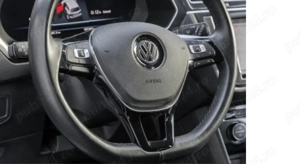 Volkswagen Tiguan 2.0 TDI DPF DSG 4Mot Highline - imagine 9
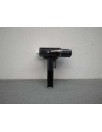 Recambio de caudalimetro para toyota yaris hybrid active referencia OEM IAM 222040V020 VN1974005380 5 PINES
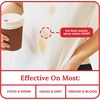 image:imageEmergency Stain Rescue Stain Remover Spray Wine amp Coffee 4 OzUnscented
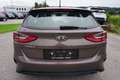 Kia Ceed / cee'd cee'd / Ceed ceed 1,4 MPI GPF Titan Braun - thumbnail 10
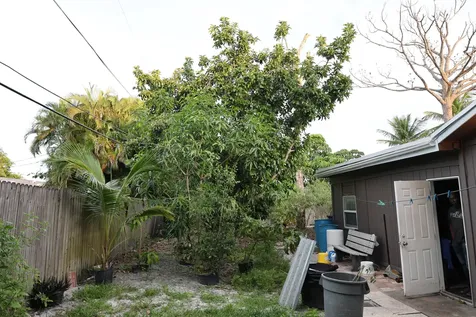 3639 Ivanhoe Avenue Boynton Beach FL 33436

- Assignment: The required output is the span of lines from the line with "Kia Ceed / cee'd" through the final line of the listing above, reproduced exactly, minus the pictures.

- Task output:
 Kia Ceed / cee'd cee'd / Ceed ceed 1,4 MPI GPF Titan Braun - thumbnail 10
 3639 Ivanhoe Avenue Boynton Beach FL 33436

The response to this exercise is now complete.